Sun | Dec 17, 2017

Gov't moving to acquire 100 police vehicles amid controversy over dealer

Published:Thursday | November 30, 2017 | 6:03 PM

The National Security Ministry says it is moving to acquire 100 vehicles for the police in the shortest possible time. 

The development follows Wednesday's revelation that a local car dealer, O’Brien’s International Car Sales and Rentals Limited, has only delivered 30 of the 200 used cars it was contracted to procure for the police.

Another 66 vehicles are said to be on the wharf to be cleared.

O'Brien's has missed two deadlines to deliver the cars despite receiving a payment of more than $200 million.

READ: 'Scandalous Mess' - Contractor yet to deliver 200 police vehicles

It is now also requesting waivers of general consumption tax (GCT) and special consumption tax (SCT), which were not part of the agreement.

In a statement Thursday, the National Security Ministry said it is moving to protect its interest but did not elaborate.

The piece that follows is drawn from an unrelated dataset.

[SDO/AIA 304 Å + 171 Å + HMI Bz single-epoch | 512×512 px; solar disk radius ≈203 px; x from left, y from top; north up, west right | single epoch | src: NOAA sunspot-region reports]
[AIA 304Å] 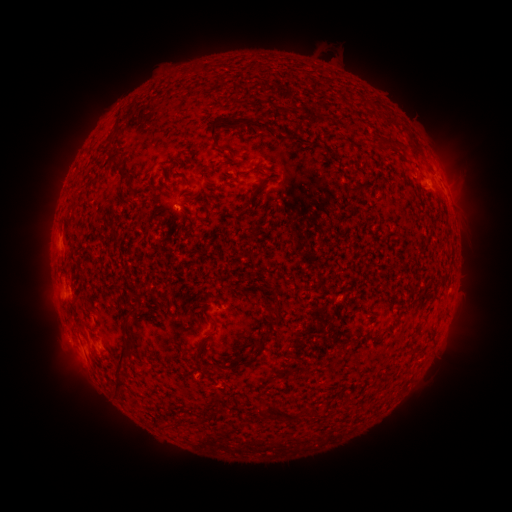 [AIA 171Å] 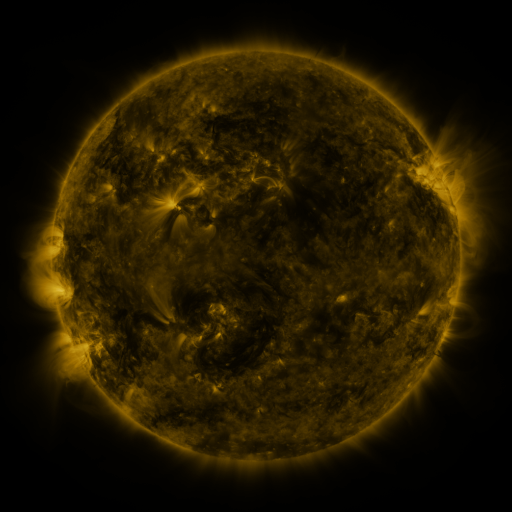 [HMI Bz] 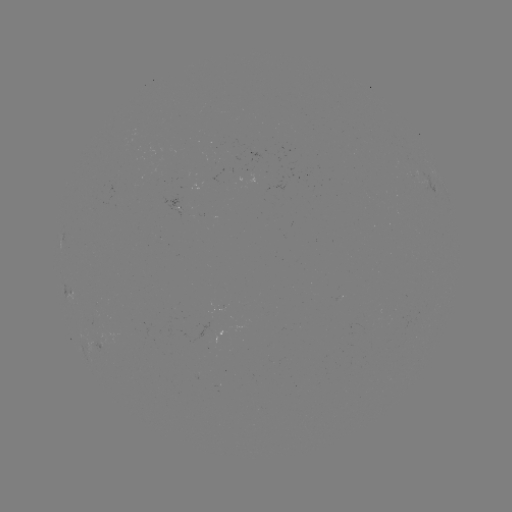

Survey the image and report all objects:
spotted active region: (431, 185)
spotted active region: (69, 294)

In the meantime, the ministry says all procedures concerning the procurement of the 200 pre-owned vehicles complies with the Government of Jamaica procurement guidelines.

"The tender document stated that the cost to be submitted by bidders should include the total of the bid excluding any discounts offered. The procurement process for the vehicles considered the value for expenditure, increased mobility for the Jamaica Constabulary Force (JCF) and the protection of the taxpayer as critical components," said a Ministry spokesperson in a release.

The ministry further says O'Brien’s Car Sales and Rental Limited was awarded the contract by the National Contracts Commission after a national public tender was issued in July, 2016.   

According to the ministry, it currently holds a performance security bond in the sum of $42.4 million and an advanced payment security of $213.4 million from the supplier.

The Ministry says it has the option of redeeming these bonds to recover any financial loss.

However, the Ministry says based on guidelines from the Finance Ministry as well as legal advice, it will wait before pursuing the matter of payment of duties.

The Ministry further asserts that even after taxes have been added to the cost of procuring the vehicles, the supplier remained the lowest of all bidders.